Sunday was a beast for me…but it had some amazing things to be a part of all day! I loved celebrating the worth of an orphan with so many of you at the 9:05 service, and at the Russia presentation at 12:15. These kids desire every ounce of love we send in their direction! But as big at Sunday was for this amazing ministry…the afternoon was a celebration of life for my family because we lost someone very close to us, literally and figuratively.
It’s a story that started a long time ago when a random couple walked into my parents newly opened Deck the Walls store. We still didn’t have a house, and they had one across the street from them that was getting ready to go on the market. The next thing I know, my dad is boosting my 6 year old self through an open door, where a deck would soon be, to open the front door so my parents could inside to check it out.
I was the redheaded kid that trolled the neighborhood on my bike looking for people to listen to me, and always ended up at Gene and Jane’s house because they listened very well.
Our families became fast friends. Birthday dinners. Christmas dinners. I began to think Precious Moments were cool because Jane collected them, and I have gotten one from her for Christmas ever since. My brother was encouraged in golf because Gene had the same passion. Nights I stayed with them because my parents were out of town were extra special because the window of the room I was in happened to be directly across from the window of my best friend…we’d flash our flashlights at each other. Her mom eventually became Grandma Pat once she moved to town. A copy of my first journalism article on politics was requested and sent to Jane’s own family, simply because she was proud of me. They sat with my family at my high school graduation, because Jane ‘wouldn’t miss it for the world.’ With aunts and uncles out of town, Gene and Jane were the surrogate ones that lived across the street.

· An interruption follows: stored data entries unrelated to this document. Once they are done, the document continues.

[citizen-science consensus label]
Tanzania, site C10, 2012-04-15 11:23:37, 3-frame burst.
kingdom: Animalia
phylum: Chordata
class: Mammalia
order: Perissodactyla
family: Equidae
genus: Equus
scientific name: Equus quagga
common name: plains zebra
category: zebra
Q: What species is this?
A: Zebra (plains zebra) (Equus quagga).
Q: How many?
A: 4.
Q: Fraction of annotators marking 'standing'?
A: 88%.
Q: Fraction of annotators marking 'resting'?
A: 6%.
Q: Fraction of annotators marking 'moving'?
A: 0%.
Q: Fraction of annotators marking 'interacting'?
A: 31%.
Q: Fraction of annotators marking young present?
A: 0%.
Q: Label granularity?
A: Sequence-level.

They were the ones that came over in the middle of the night to tell us our grandfather had passed away, not only once, but twice. Jane held me as I bawled when the realization hit that my mom’s dad was really gone after many long years of disease eating away at his brain.

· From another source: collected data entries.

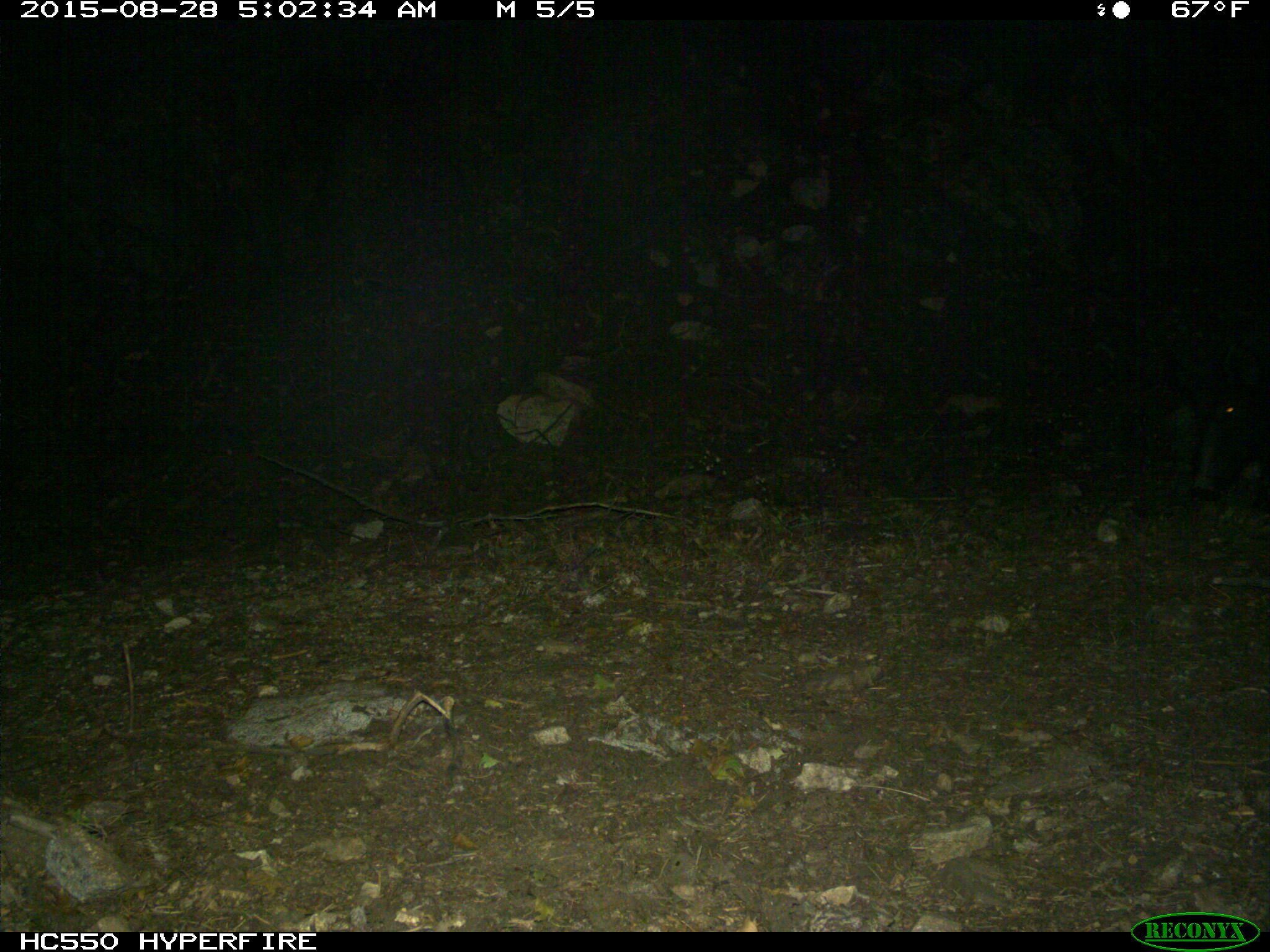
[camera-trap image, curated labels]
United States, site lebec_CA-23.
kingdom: Animalia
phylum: Chordata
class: Mammalia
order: Artiodactyla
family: Suidae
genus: Sus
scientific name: Sus scrofa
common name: wild boar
Sus scrofa (wild boar).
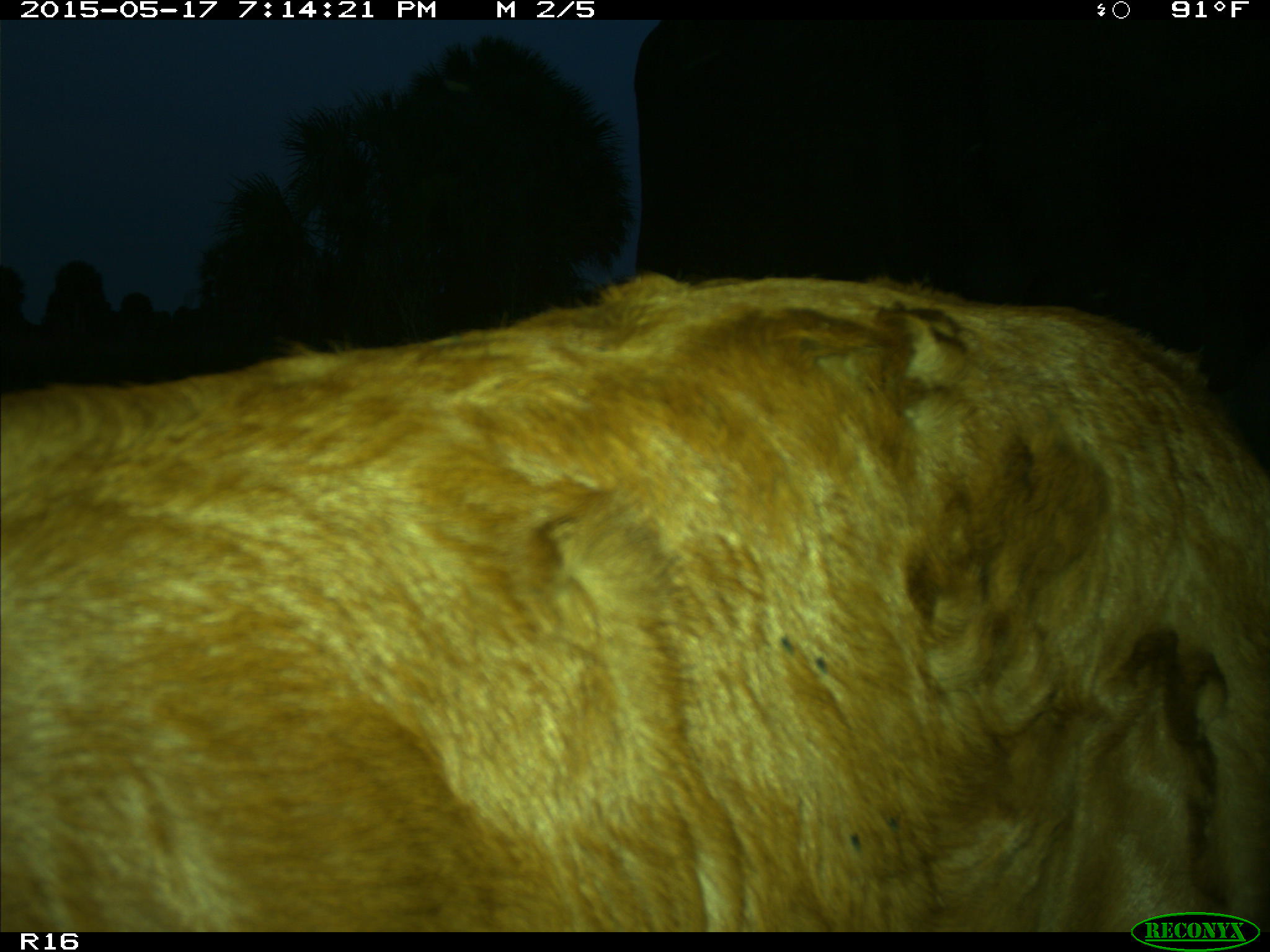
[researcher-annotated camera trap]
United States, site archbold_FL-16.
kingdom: Animalia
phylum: Chordata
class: Mammalia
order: Artiodactyla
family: Bovidae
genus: Bos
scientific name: Bos taurus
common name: domestic cow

As I got older, and unintentionally went to Gene’s alma mater, Jane was always the one that would respond to my desperate appeals of what to do with ‘Honey, you do what you need to do for you and God will take care of the rest.’ Before I ever realized who Jesus was for me…they lived it out across the street. I look back now, and see so many elements of missional life in them. They would acquaint the same restaurants and not only know the waiters, but owners too. Everyone loved them, and they would elicit joyous welcomes most everywhere they went. They were missional to me decades before I would even understand what that meant. When God calls us to the neighborhoods and to become a part of their lives…they lived that out.

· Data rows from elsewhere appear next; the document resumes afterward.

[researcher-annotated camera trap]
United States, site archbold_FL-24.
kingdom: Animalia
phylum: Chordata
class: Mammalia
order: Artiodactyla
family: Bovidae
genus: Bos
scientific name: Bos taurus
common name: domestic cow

She also told the best stories about my childhood…
Jane passed away from many different forms of cancer December 28. It had started with cervical cancer about 2 years ago, and eventually spread through to her lungs. Her perseverance carried her past Christmas and that is what she was wanted to do for her mom and Gene. She fought…she fought like hell to win, never giving up faith in the possibility that she wouldn’t win until last Labor Day weekend. Gene was an amazing caregiver the entire time. Her mom was by her side until the end. She had so many people praying for her from Woods Chapel, as well as her church, Timothy Lutheran in Blue Springs.
I slipped out of the Russia presentation early on Sunday, if you were there, you probably didn’t even notice. But I needed to celebrate more than the lives of our Russia kids on Sunday…I needed to celebrate my ‘aunt.’ It was beautiful, and she was truly well loved by so many.
At the dinner with the family it was a beautiful picture of every single person her life impacted, all seated in one room in honor of her. She left a legacy of love, compassion and belief in the next generations, and God willing that legacy will carry on through everyone who loved her.
She had taken to saying, ‘Each day is a gift.’ I was thinking of this Sunday night when I sat on my bed holding my Christmas gift that Gene had left with my mom. As each year before, it was the years’ Christmas Precious Moments figurine…this year titled, ‘Love is the best gift of all.’